- _Source excerpt_:
+--

Striving for job security: The lived experience of employment informality among educated youth in Egypt
International Journal of Sociology and Social Policy
Article publication date: 8 June 2015
Issue publication date: 8 June 2015
The purpose of this paper is twofold: first, it seeks to voice the concerns of educated youth in Egypt as they describe their work options and preferences. Second, it seeks to highlight the gravity of the policy gap in addressing work informality, drawing on some of the international experience in this field.
Qualitative research in the form of in-depth interviews, desk-review of policies, and descriptive statistical analysis of a recent national survey of labour in Egypt.
A large proportion of educated youth work within the realm of informality and there is a clear policy gap in addressing this issue. Contrary to what would be expected, young people value access to social security and work stability. They face systemic hurdles related to access to such benefits. Because of the legacy of guaranteed government hiring of the educated in Egypt, young people express a great appreciation of work in the government, for virtually being the only employer offering job stability and social security in the labour market.
This paper addresses a gap in the literature on youth employment in Egypt, where there is a dearth of research focusing on the lived experience of employment precariousness. The majority of studies in this field relies on statistics with little qualitative research voicing the views of this group.

+--

- _To do_: Write out the passage of the abstract on youth employment informality in Egypt from "Qualitative research in" up to and including "the labour market.". The listing that follows is drawn from a separate source unrelated to the article.

+--

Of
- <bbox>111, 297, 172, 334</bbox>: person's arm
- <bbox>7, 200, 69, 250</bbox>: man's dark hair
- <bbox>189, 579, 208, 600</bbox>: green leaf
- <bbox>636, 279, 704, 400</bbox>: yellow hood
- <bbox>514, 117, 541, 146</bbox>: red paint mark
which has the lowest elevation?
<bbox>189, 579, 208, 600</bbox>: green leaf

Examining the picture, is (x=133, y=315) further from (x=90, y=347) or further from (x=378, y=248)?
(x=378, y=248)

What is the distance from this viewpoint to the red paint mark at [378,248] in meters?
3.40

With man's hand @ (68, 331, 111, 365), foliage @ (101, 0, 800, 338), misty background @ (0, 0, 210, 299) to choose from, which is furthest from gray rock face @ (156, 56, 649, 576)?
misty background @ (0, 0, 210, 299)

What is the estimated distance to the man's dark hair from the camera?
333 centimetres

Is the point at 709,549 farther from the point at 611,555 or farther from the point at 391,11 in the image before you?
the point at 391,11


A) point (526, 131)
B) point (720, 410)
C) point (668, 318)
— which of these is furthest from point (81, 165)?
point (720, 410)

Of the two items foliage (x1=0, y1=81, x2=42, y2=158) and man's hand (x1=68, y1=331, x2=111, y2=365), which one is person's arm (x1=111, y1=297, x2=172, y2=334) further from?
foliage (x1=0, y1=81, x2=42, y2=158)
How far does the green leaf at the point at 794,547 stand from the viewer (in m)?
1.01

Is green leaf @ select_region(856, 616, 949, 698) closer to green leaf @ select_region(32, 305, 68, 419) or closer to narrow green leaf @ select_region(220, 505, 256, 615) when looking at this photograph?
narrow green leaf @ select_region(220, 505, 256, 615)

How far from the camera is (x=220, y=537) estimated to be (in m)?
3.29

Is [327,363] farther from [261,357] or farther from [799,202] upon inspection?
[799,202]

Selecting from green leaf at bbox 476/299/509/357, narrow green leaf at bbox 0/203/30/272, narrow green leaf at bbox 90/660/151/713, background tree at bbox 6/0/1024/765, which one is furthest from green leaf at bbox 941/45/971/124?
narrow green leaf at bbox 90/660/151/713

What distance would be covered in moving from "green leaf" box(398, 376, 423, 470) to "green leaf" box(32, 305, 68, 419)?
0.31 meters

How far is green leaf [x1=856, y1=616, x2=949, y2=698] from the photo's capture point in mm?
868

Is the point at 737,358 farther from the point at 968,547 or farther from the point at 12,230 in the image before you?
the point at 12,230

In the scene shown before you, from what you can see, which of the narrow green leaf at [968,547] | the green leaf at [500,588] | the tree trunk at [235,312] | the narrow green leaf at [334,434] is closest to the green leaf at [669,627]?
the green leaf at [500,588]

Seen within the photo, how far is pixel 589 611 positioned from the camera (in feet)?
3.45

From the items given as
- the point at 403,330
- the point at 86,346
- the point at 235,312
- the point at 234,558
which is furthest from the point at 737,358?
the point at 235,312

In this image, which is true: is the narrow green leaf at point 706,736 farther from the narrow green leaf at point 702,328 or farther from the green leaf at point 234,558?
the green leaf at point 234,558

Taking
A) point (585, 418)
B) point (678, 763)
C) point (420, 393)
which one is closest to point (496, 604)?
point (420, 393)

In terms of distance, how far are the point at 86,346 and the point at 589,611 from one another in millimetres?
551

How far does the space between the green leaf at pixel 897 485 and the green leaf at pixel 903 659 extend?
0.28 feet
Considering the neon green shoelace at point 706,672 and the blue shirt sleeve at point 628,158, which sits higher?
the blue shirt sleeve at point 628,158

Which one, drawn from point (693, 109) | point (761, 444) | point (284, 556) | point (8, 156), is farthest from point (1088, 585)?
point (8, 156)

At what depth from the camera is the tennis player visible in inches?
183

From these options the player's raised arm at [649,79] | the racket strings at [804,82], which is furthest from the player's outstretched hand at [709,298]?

+--

- _Written response_:
Qualitative research in the form of in-depth interviews, desk-review of policies, and descriptive statistical analysis of a recent national survey of labour in Egypt.
A large proportion of educated youth work within the realm of informality and there is a clear policy gap in addressing this issue. Contrary to what would be expected, young people value access to social security and work stability. They face systemic hurdles related to access to such benefits. Because of the legacy of guaranteed government hiring of the educated in Egypt, young people express a great appreciation of work in the government, for virtually being the only employer offering job stability and social security in the labour market.